日本でのデジタルパーマのルーツは大正時代(1910年頃)迄さかのぼります。
当時は「電髪」と言われ今のように性能のよいパーマの薬剤が無く、
熱を加える事でウェーブを作っていました。
その後戦争などによりパーマが規制されていきます。
1940年頃第2次電髪ブームが来ますが
今でも使われるパーマ液「チオグリコール酸」が開発され、
加熱しなくてもっかかる通常のパーマに成り代わって行きます。
その後長く通常のパーマ(コールドパーマ)が続きます。
1980年代頃「ホットパーマ」という遠赤外線などを使用した
低温のデジタルパーマが開発されますがイマイチ流行らず終わる。
1990年後半今の「デジタルパーマ」の機器がメーカーより開発され
巻き髪ブームもあいまって流行する。
巻き髪ブームに乗って流行したデジタルパーマの最大の特徴は
「巻き髪のようなパーマが乾かすだけで作れて、しかも持ちが良い」と言うものでした。
理論的にはパーマ+熱という考え方だったので、
高い還元と高い熱を用いていたので、
パーマの傷み+熱の傷み=デジタルパーマの傷みという方式でした。
この方式は確かにもちが良く始めてパーマに挑戦する人(髪の痛みが少ない人)にとっては
手入れが簡単で、一度かけたら半年くらい持ってしまう奇跡的なパーマで
あった事が流行に拍車をかけました。
しかし2度目3度目のデジタルパーマとなると毛先は傷んできます。
また傷みが原因でパーマを敬遠していた人も
「パーマをかけるポイントだけに優しい薬剤でしっかりしたカールを」
「化粧品のパーマとトリートメントでかけるデジタルパーマ」
などといった売り文句が流行し
傷んだ毛先の人がデジタルパーマをするようになりました。
先にも書いた通り昔のデジタルパーマは
パーマ+熱というダメージ2倍構造だったので
傷んだ毛先はデジタルパーマのダメージに耐えられず
パサつきや乾燥、ビビリなどが多発して
「デジタルパーマは傷む」と言われるようになりました。
ちなみにこうやってデジタルパーマが傷むと言われるようになった頃に
新しいパーマして出て来たのが「エアウェーブ」です。
こちらはデジタルパーマよりは弱く、持ちも悪いですが
傷みが少ないという事が売りでした。
独特の仕上がり感があるのでお好きな方もいますが
理論的に中途半端な為かあまり流行りませんでした。
デジタルパーマの難しさは
薬剤と熱二つのダメージ要因を持っている事です。
ダメージ要因が2つあると言う事は
下手をすれば2倍、もしくは相乗効果でそれ以上のダメージが起こる可能性があるのです。

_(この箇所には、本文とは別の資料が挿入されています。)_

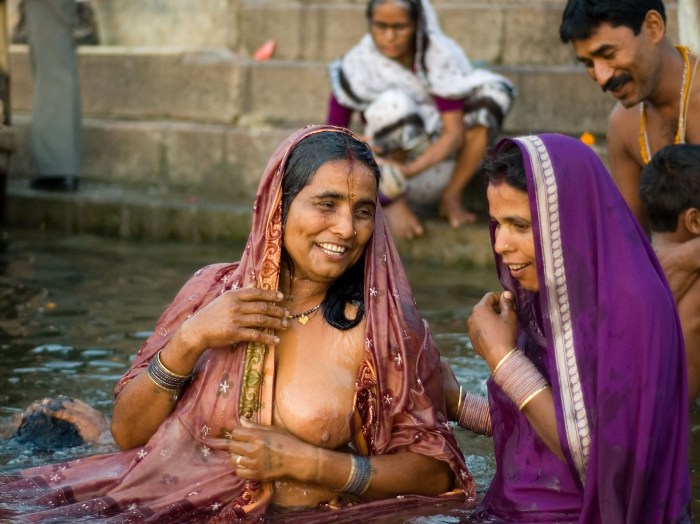 Indian women bathe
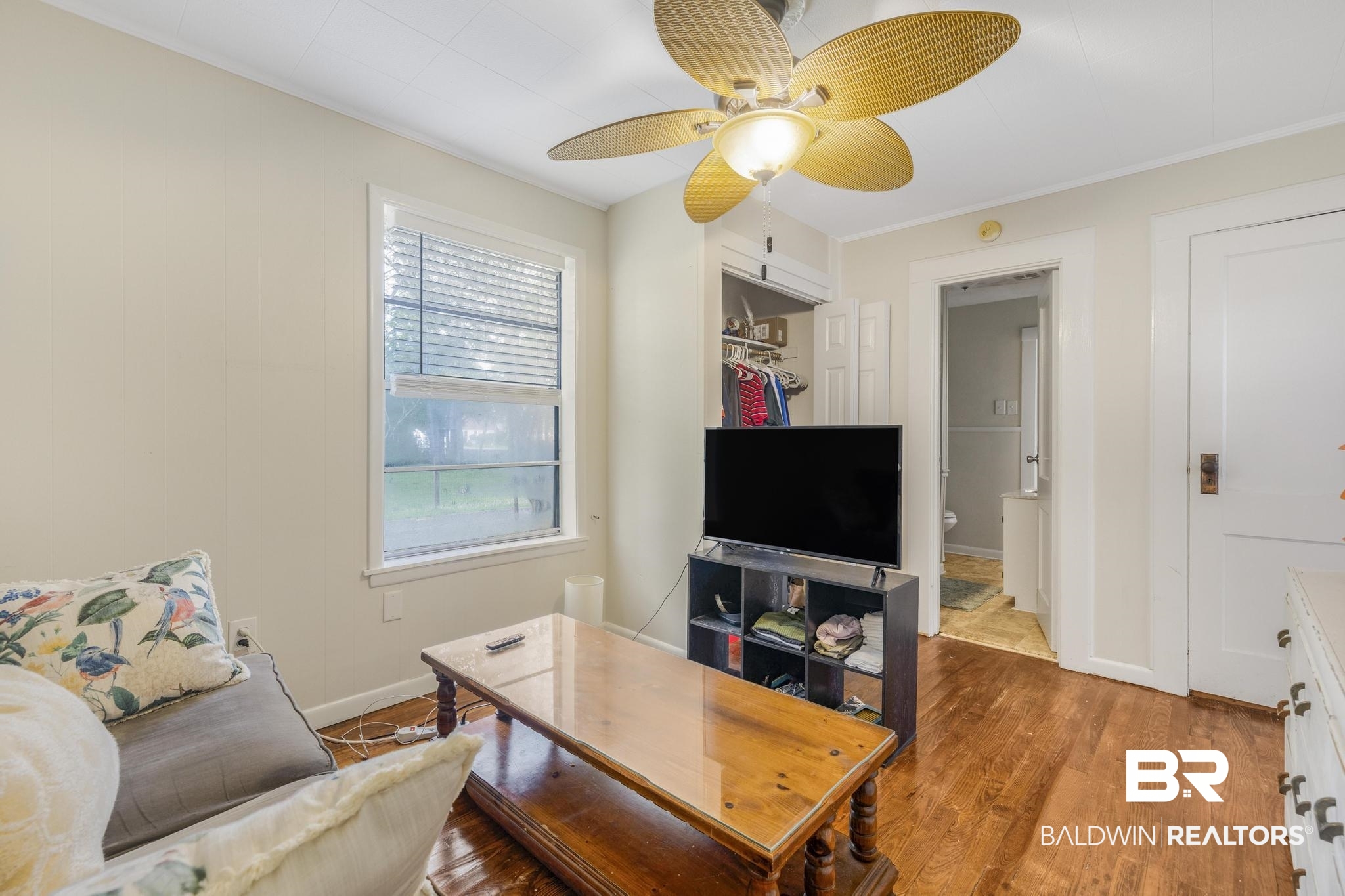 405 North Pine Street Foley, AL 36535 - Photo 28 of 33 Bedroom featuring wood finished floors, ceiling fan, and ornamental molding
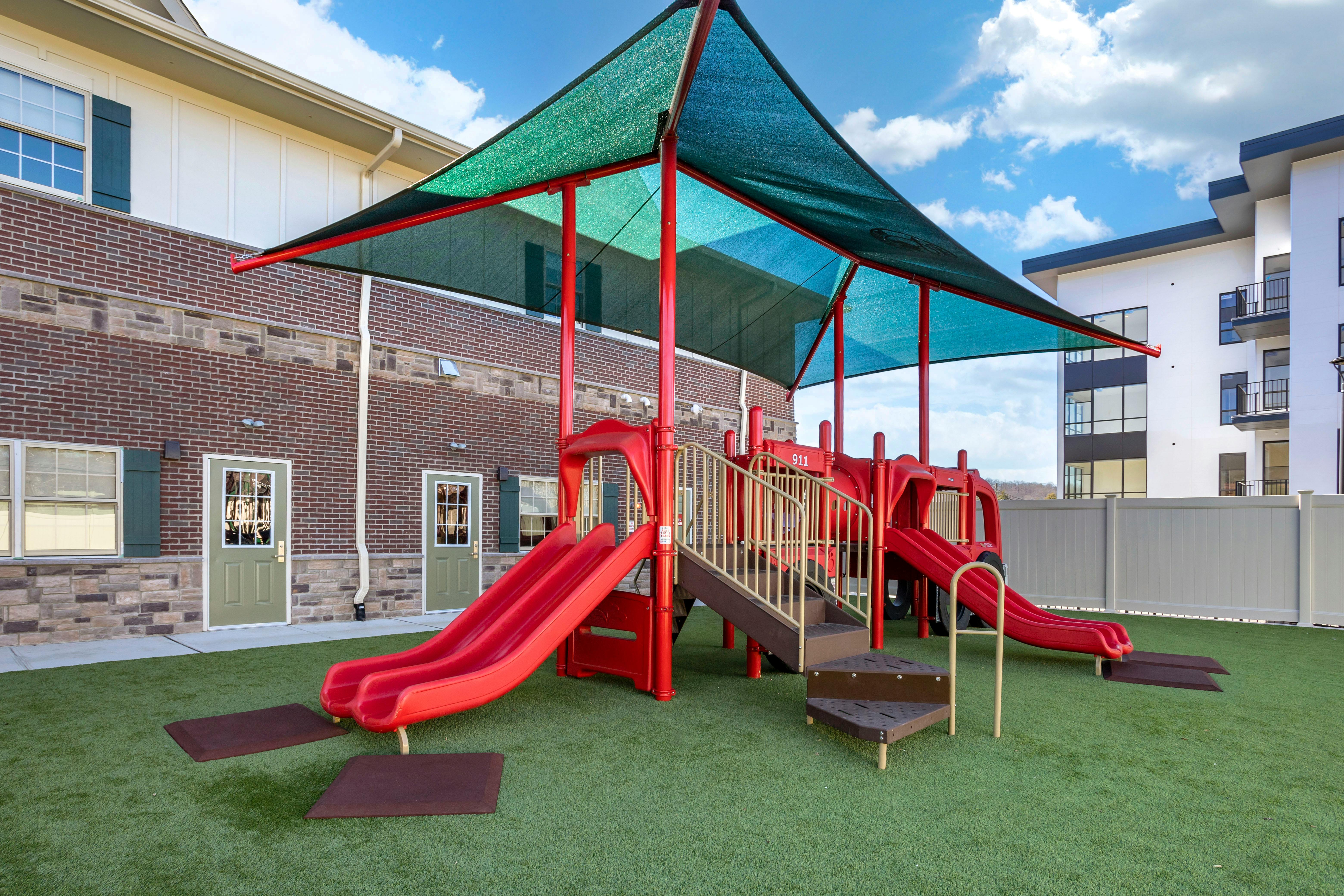 Red playground with slides and steps under a green shade canopy on artificial turf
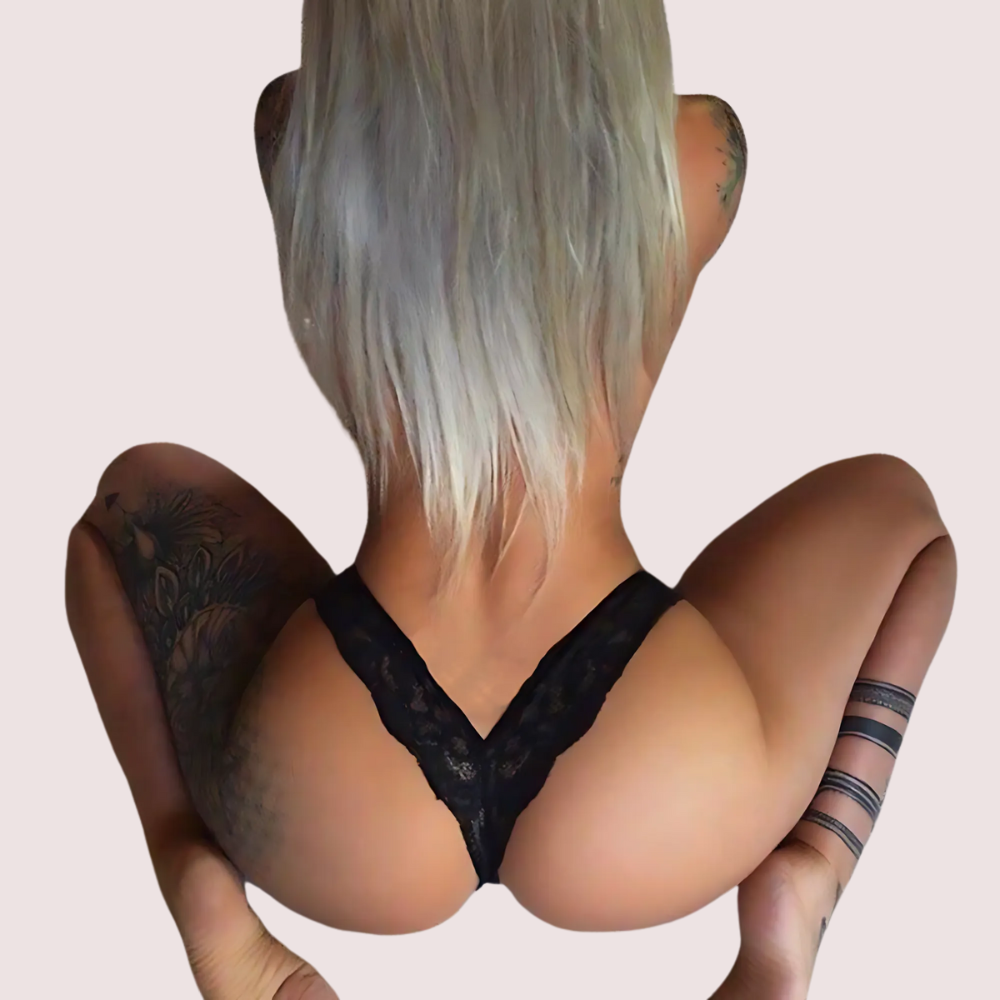 Person wearing a black lace bra with a neutral background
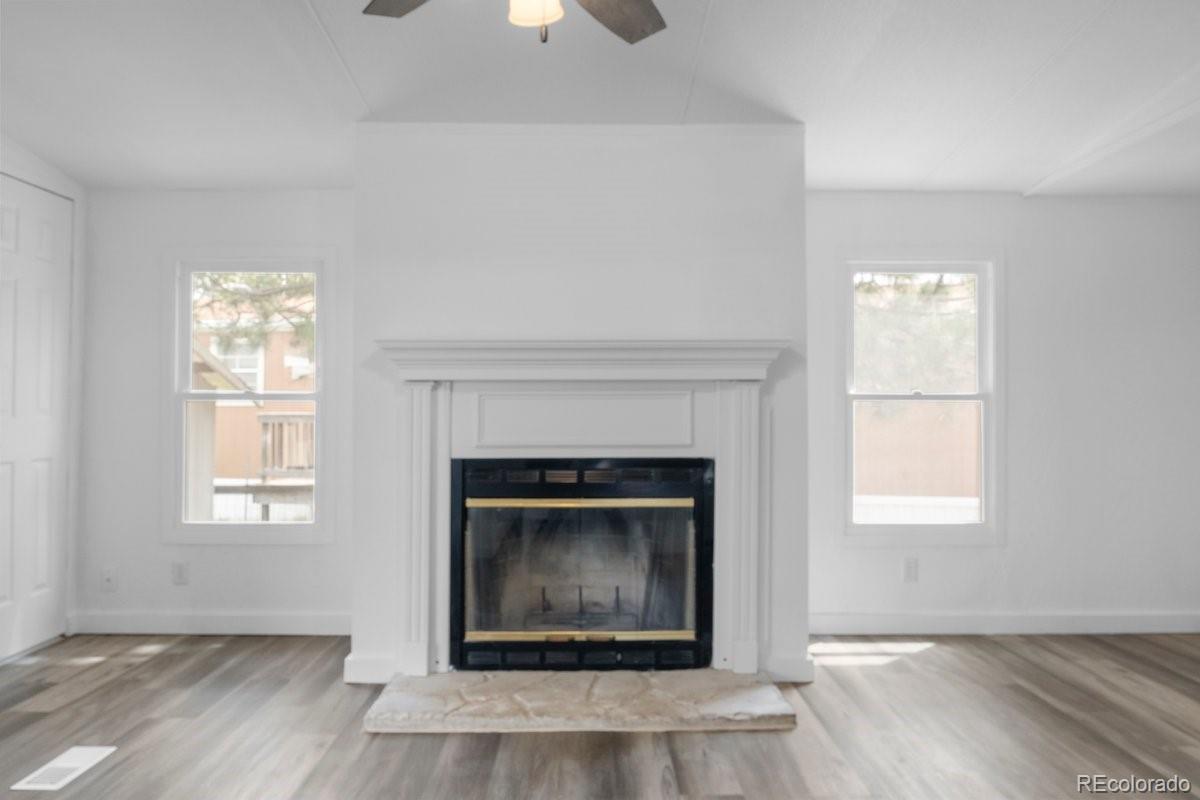 400 Hickory Street Fort Collins, CO 80524 - Photo 2 of 28 an empty room with windows and fireplace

しかしデジタルパーマは薬剤と熱の力を借りてかけるパーマなので
他の技術以上に毛髪診断能力や薬剤の知識、技術力で仕上がりに大きな差が出ます。
この機械ならこの薬剤ならというレベルでは解決出来ない
圧倒的に技術者の力量の差が出る技術と言えます。
人の髪は千差万別、ダメージも人それぞれ
しかも場所によって髪質や傷み具合も変わってくるので
一つ一つ丁寧に合わせて行くしかありません。
例えばアシスタントレベルでこれが出来る可能性は限りなくゼロに近いと思います。
料金が安いや割引率の高いサロンでこの精度の技術を求めるのも無理があります。
少なくとも毛髪診断、薬剤選定、薬剤塗布は熟練の技術者が付きっきりでやる意外に
解決法は無いと考えています。
デジタルパーマの傷みを軽減するには
高度な毛髪診断能力と優れた薬剤とトリートメント、知識と熟練の技術の全てを持って望まなければなりません。
デジタルパーマの考え方も
高還元(ダメージ大)+高温(熱ダメージ大)
↓
中還元(ダメージ中)+中温(熱ダメージ中)
↓
中還元(ダメージ中)+低温(熱ダメージ小)
↓
低還元(ダメージ小)+高温(熱ダメージ大)
という経緯を経て現在は
微還元(ダメージ極小)+中温(熱ダメージ中)
という方式をenvieでは選択しています。
最初に髪にダメージ与える薬剤のダメージを極限まで下げて
熱も最低限と言うものです。
特にダメージが酷い場合はさらに
微還元(ダメージ極小)+低温(熱ダメージ小)
となります。
全て
微還元(ダメージ極小)+低温(熱ダメージ小)の組み合わせにしてしまうと
パーマがかからなくなってしまうので
毛髪診断と高度な塗り分け技術、知識、経験などで
細かく微調整する必要があるのです。
ここまで、丁寧に丁寧に髪の一本一本迄神経を巡らせて
やっと傷みの少ない理想のデジタルパーマに近づくのです。